Исходный отрывок »
════════════════════

Этот паспорт подписан патриархом, епископом или попом, снабжен печатью и кладется покойнику меж двух пальцев. Простоватые люди думают, что этот паспорт, точно рекомендательное письмо, имеет большое значение для того света. На самом деле, он больше всего на пользу священникам, которые получают за него деньги. Подобный паспорт упоминается Гвагнином, “De religione Moscovitomm”, гл. II, стр. 174. Как только паспорт передан мертвецу, гроб закрывается и закапывается. Они ставят всех мертвецов так, чтобы они лицом были обращены к восходу солнца. После того как покойник похоронен, окружающие крестятся перед иконами и направляются опять домой. Друзьям устраивается траурный пир, здесь запивают горе, и обыкновенно мужчины и женщины, сильно охмелевшие, возвращаются домой.

════════════════════

Поставленная задача 1 »
Куда, согласно отрывку о похоронном обряде, обращены лицом все мертвецы?
Поставленная задача 2 »
Переведите на английский язык предложение из отрывка о похоронном обряде: «Как только паспорт передан мертвецу, гроб закрывается и закапывается».
Поставленная задача 3 »
Изложите отрывок о похоронном обряде в двух предложениях.

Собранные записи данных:
════════════════════

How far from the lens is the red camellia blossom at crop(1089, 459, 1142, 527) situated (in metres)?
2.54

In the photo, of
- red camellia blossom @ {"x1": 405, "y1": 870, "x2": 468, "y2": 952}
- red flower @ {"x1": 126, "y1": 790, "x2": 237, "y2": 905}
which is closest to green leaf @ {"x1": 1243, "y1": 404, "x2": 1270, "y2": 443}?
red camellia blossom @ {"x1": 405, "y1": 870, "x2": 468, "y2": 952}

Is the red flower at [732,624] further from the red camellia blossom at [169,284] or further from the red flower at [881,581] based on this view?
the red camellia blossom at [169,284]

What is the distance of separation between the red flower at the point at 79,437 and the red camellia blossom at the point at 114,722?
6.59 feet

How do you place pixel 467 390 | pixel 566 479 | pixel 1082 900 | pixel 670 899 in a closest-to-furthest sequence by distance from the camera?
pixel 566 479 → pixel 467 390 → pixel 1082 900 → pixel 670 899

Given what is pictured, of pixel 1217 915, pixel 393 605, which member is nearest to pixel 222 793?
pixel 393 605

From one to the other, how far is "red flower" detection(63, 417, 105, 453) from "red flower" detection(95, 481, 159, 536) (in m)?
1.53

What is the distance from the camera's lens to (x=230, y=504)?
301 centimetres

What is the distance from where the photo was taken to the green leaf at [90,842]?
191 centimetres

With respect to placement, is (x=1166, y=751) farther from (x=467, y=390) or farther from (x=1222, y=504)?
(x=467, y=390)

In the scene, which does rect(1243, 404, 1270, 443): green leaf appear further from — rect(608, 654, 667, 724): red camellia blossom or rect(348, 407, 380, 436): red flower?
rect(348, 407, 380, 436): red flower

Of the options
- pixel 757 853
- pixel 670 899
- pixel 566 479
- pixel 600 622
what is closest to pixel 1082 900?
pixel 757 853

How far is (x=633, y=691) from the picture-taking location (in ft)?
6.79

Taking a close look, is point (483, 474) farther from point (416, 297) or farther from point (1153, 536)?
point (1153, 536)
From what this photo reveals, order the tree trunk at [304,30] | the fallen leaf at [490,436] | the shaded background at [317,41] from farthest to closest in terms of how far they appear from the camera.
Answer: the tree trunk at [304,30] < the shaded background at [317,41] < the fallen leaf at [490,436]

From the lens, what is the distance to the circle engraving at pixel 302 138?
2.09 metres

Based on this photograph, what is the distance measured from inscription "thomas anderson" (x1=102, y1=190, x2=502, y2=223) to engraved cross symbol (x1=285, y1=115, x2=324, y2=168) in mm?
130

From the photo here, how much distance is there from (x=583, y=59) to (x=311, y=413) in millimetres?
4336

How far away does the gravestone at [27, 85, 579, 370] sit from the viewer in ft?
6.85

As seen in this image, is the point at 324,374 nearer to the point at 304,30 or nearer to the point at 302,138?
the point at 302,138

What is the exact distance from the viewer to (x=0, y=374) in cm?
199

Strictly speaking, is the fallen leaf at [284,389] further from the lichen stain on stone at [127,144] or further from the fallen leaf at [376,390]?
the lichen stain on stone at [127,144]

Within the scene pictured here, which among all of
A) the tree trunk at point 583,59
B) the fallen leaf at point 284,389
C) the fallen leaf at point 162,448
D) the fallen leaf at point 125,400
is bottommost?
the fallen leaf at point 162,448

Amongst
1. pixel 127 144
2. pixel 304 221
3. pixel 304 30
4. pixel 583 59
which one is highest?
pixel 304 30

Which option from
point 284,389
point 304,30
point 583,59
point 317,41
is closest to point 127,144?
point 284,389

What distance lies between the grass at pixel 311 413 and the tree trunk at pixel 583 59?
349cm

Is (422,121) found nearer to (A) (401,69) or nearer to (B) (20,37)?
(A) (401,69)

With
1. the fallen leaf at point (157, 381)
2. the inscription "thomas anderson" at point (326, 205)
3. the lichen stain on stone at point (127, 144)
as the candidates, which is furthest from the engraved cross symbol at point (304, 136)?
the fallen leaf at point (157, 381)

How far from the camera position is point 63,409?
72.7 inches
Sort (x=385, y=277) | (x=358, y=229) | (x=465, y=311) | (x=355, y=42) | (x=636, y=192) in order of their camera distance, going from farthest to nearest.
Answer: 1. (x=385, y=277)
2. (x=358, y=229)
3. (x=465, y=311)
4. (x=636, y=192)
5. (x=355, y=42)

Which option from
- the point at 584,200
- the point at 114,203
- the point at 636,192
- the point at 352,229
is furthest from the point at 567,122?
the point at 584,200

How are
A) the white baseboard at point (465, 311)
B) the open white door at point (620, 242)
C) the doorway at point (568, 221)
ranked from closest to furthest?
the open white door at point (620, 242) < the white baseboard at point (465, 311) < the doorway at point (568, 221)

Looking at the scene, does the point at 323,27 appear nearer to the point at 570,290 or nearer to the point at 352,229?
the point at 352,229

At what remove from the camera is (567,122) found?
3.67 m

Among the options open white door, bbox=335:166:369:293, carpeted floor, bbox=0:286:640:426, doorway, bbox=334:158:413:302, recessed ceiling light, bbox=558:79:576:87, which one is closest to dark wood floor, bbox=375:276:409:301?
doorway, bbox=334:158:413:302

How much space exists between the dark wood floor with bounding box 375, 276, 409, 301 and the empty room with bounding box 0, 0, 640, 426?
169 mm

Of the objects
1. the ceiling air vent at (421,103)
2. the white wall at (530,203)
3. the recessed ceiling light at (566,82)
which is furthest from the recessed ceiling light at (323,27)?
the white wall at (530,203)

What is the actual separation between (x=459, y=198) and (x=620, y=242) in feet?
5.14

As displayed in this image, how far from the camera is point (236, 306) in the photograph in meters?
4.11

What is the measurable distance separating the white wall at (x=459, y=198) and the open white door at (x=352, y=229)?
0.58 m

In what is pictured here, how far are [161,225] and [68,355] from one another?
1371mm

════════════════════

Полный ответ 1 »
К восходу солнца.

Полный ответ 2 »
As soon as the passport has been handed to the dead person, the coffin is closed and buried.

Полный ответ 3 »
Покойнику кладут между двух пальцев паспорт, подписанный патриархом, епископом или попом и снабженный печатью; на деле этот паспорт больше всего на пользу священникам, которые получают за него деньги. Затем гроб закрывают и закапывают, мертвеца ставят лицом к восходу солнца, а после похорон присутствующие крестятся перед иконами, идут домой, и для друзей устраивают траурный пир, с которого мужчины и женщины обыкновенно возвращаются сильно охмелевшими.